If I believe Runescape breaks the tradition, it's for the following reason: the majority of players are playing much more for the skill levels and the money than just for the fun of it. I don't even understand why things are going like this on such a wonderful game. See, since Runescape isn't the only MMORPG out there, it shouldn't be the only one breaking the tradition - in theory they all do. But curiously enough, in other games players try to find as many alternatives to grinding as possible, in order to have fun. Go on their forums and suggest bosses such as Nomad or Jad, suggest quests such as Desert Treasure or While Guthix Sleeps, and you'll get most people to claim your ideas as awesome. Having played other MMORPG's, especially Silkroad, I know this to be true from experience. In other games, I came across guides about characters in game that suggested you to focus much more on the journey than on the destination itself, explaining that there are plenty of ways to have fun without having reached the highest possible level, and explaining that it's best to keep playing at your own pace and not be concerned about other people's levels.

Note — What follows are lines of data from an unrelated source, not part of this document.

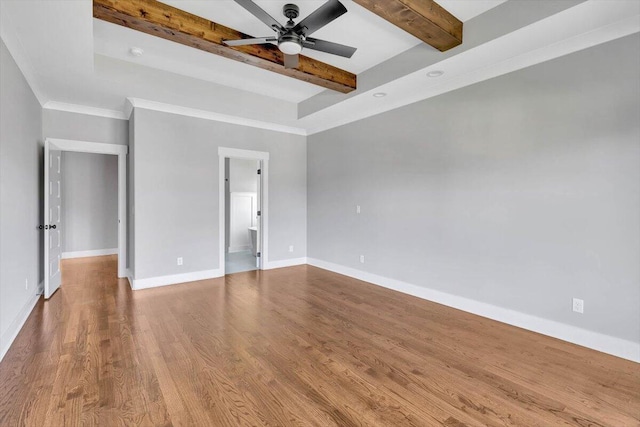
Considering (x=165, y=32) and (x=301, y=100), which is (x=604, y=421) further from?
(x=301, y=100)

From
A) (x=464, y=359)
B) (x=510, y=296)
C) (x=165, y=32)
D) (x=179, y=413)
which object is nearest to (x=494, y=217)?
(x=510, y=296)

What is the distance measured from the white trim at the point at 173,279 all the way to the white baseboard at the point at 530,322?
8.74 feet

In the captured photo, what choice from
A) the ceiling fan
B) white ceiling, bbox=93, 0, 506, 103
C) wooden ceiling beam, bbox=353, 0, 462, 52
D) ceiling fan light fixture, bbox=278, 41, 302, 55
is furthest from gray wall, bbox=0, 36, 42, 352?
wooden ceiling beam, bbox=353, 0, 462, 52

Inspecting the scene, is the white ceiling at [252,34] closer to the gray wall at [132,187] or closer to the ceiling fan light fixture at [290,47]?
the ceiling fan light fixture at [290,47]

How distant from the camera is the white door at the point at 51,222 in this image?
3891 millimetres

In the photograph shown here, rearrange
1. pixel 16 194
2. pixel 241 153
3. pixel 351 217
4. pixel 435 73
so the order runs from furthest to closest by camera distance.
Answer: pixel 241 153, pixel 351 217, pixel 435 73, pixel 16 194

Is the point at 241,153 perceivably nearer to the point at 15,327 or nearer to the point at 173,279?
the point at 173,279

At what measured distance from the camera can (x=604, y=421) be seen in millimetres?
1824

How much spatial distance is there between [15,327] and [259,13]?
3579 millimetres

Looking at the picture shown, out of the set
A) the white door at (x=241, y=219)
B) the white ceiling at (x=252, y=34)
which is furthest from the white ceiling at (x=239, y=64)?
the white door at (x=241, y=219)

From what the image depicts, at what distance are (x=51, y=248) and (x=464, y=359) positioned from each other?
5084mm

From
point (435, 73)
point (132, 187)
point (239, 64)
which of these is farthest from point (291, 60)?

This is something that you would never, ever find in any Runescape guide. In Runescape, you have everything most players from other games would like to have: real quests, minigames, very difficult bosses ect. Yet, the mentality is the complete opposite. People love to spend hours and hours skilling, heck you'd think that spending 10 minutes in a different activity would be a waste of precious time. People need extreme efficiency at skilling, it's a constant urge for levels, to get a cape and beat all their friends at skilling. It's even encouraged in some guides. But why? Runescape wasn't always like this. What happened to playing just for the sake of having fun here? I remember a time where random people would randomly gather at the Blue Moon Inn just for fun, without the need of organising a full community event on forums with a precise date and time so that nobody would "waste their time". I remember times when I didn't struggle to find someone else besides me who actually did quests without guides just for the fun of it. And I remember times when just strolling around with a friend was doable at any time, not just after he was done with his skill. In other words, times when players saw Runescape as a fantasy world, an escape from reality, and not a calculator. But today, it's not the same anymore. The ultimate goal for a vast majority of players is to hit as many level 99's as possible, and have fun afterwards. But how many people even get to have fun then, when very few of them ever hit 99 in all the skills?

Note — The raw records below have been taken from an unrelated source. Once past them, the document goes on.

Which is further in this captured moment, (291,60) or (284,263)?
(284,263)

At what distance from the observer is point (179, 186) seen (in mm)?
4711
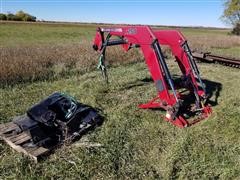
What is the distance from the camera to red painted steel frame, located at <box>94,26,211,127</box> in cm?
580

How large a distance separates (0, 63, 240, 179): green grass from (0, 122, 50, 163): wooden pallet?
4.5 inches

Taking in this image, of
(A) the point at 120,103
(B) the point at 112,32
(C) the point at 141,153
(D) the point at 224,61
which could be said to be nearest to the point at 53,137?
(C) the point at 141,153

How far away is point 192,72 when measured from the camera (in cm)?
671

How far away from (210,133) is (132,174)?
78.6 inches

Did you ever once stop and think, "today I'll just take a day off and take all the time to do some master quest by myself", or even "I'll take a little break and go stroll around trying features I have never tried before"? Most people like efficiency, and thus dislike walking around during quests or just for the fun of exploring. As skilling is the most important thing to the eyes of most players, the skill experience is therefore also the most important thing in any activity. But did you ever ask yourself if the fun you get from questing or other activities could be worth way more than some skill experience? It's what any game is about after all, isn't it?
I don't quite understand how come the mentality on Runescape differs so much from other games, especially when you're given so many features. But I'm sure that a community where discussions would differ from "what is your level at x skill" or "yay got another level!", and where people would be more open to other activities, would be a better community, and as Runescape is a well known game it would also serve as a good example for future games and communities.